Exercise data
BEGIN

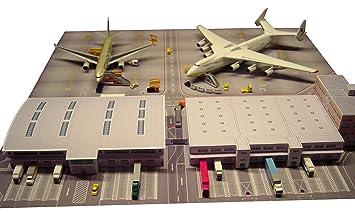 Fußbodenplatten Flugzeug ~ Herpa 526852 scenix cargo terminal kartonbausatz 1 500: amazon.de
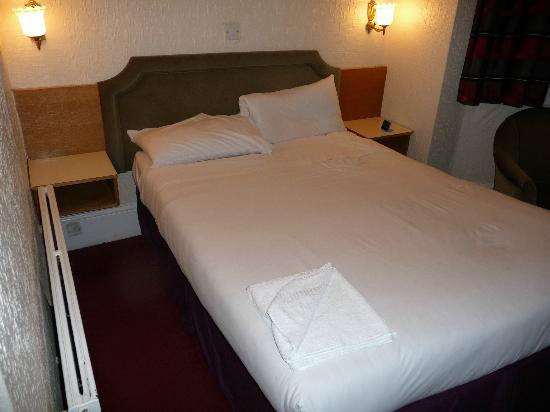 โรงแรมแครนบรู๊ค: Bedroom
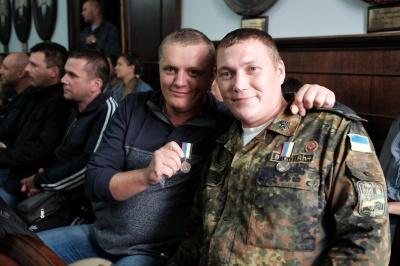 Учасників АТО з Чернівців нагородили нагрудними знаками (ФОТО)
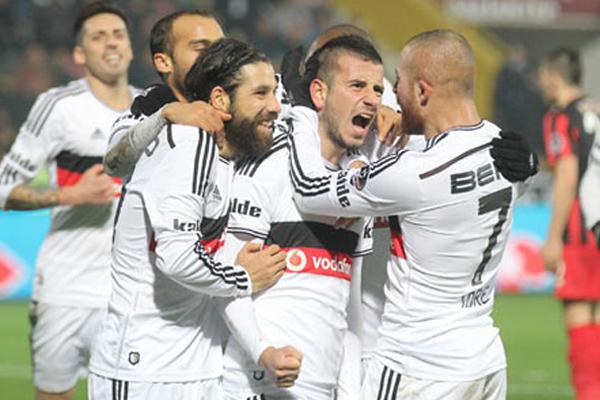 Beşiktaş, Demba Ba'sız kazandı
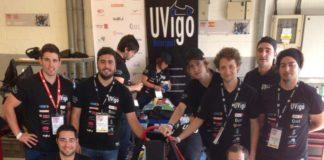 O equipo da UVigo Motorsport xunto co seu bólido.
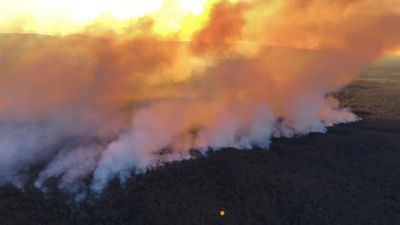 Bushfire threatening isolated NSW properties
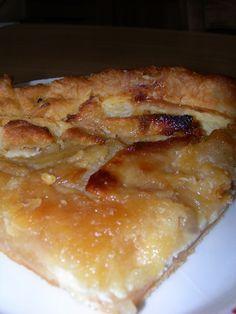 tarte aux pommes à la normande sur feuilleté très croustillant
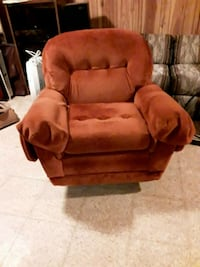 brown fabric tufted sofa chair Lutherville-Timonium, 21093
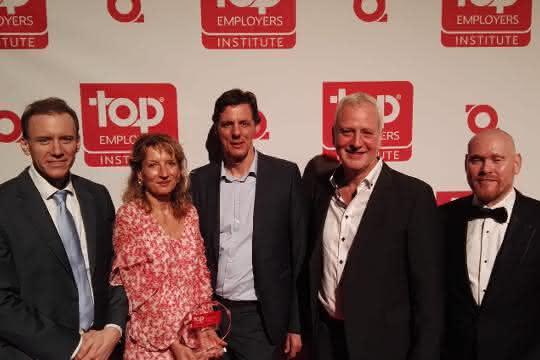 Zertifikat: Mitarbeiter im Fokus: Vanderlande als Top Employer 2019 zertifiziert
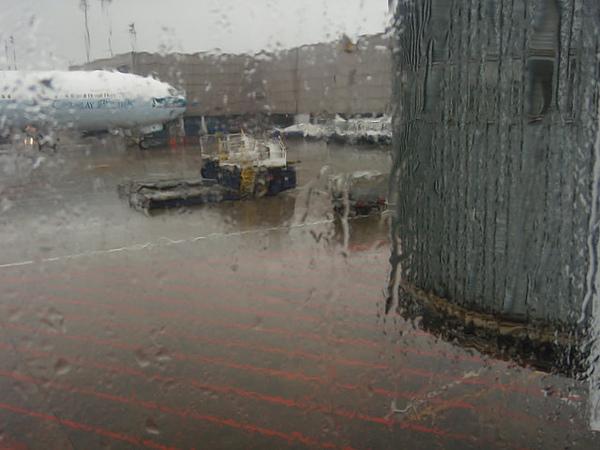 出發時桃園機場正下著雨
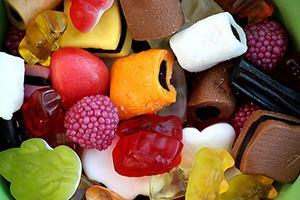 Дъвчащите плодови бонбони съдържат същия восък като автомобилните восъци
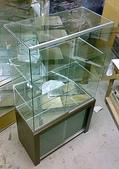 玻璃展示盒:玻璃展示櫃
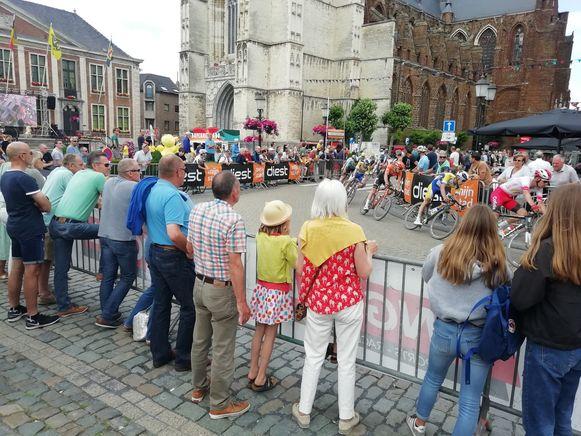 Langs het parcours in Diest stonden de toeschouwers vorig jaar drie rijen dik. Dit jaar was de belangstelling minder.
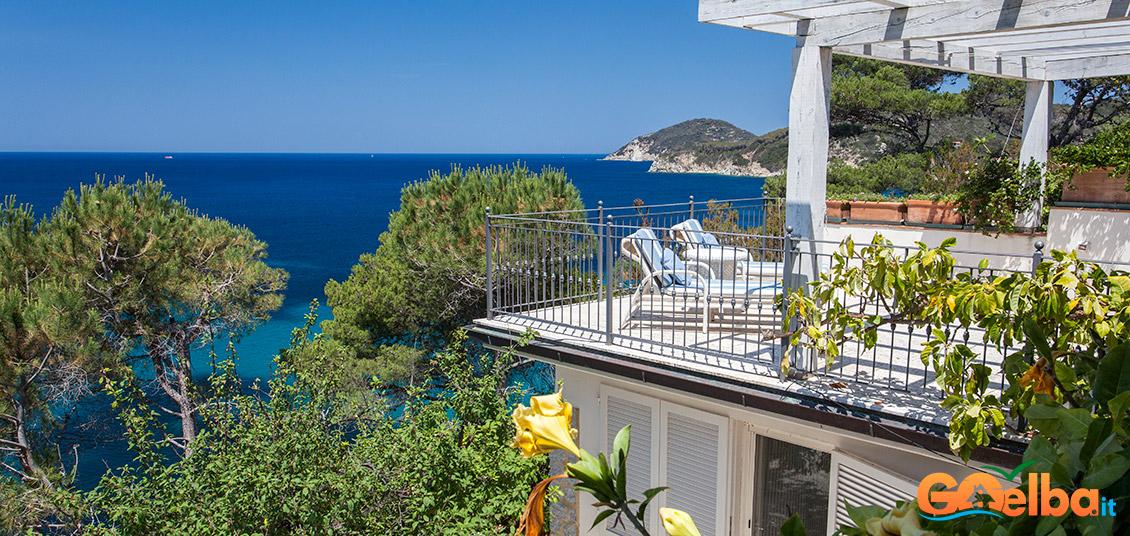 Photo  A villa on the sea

END
BEGIN

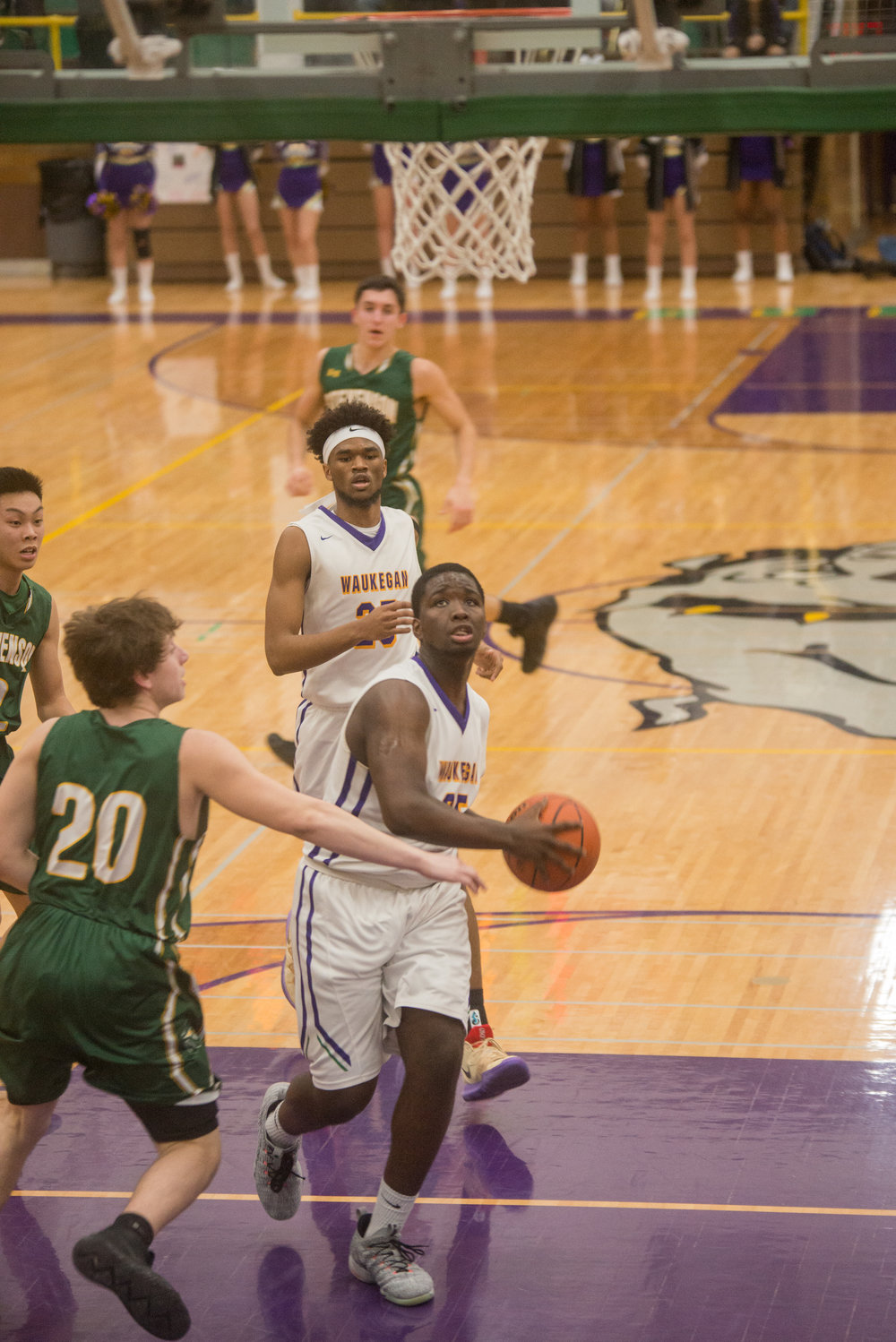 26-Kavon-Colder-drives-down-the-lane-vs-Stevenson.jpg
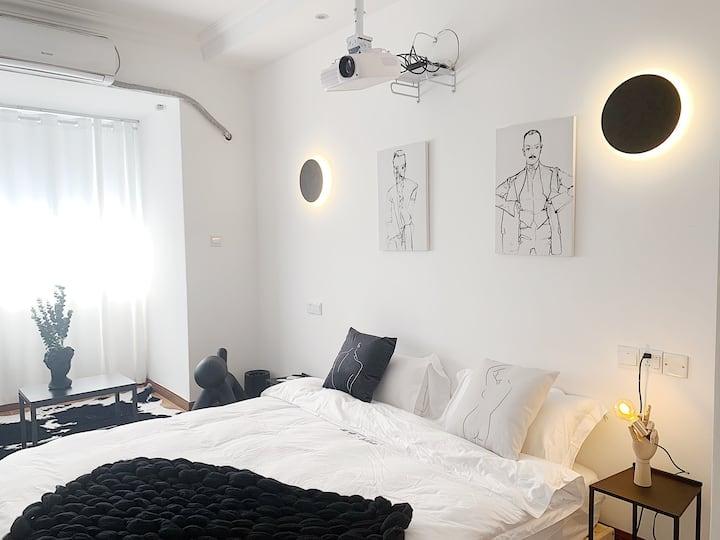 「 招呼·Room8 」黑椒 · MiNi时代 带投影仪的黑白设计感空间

END

Exercise prompt
Your copy should hold only the lines above from the one containing "O equipo da" through the one containing "玻璃展示盒:玻璃展示櫃", exactly as written and free of pictures.

Finished exercise
 O equipo da UVigo Motorsport xunto co seu bólido.
 Bushfire threatening isolated NSW properties
 tarte aux pommes à la normande sur feuilleté très croustillant
 brown fabric tufted sofa chair Lutherville-Timonium, 21093
 Zertifikat: Mitarbeiter im Fokus: Vanderlande als Top Employer 2019 zertifiziert
 出發時桃園機場正下著雨
 Дъвчащите плодови бонбони съдържат същия восък като автомобилните восъци
 玻璃展示盒:玻璃展示櫃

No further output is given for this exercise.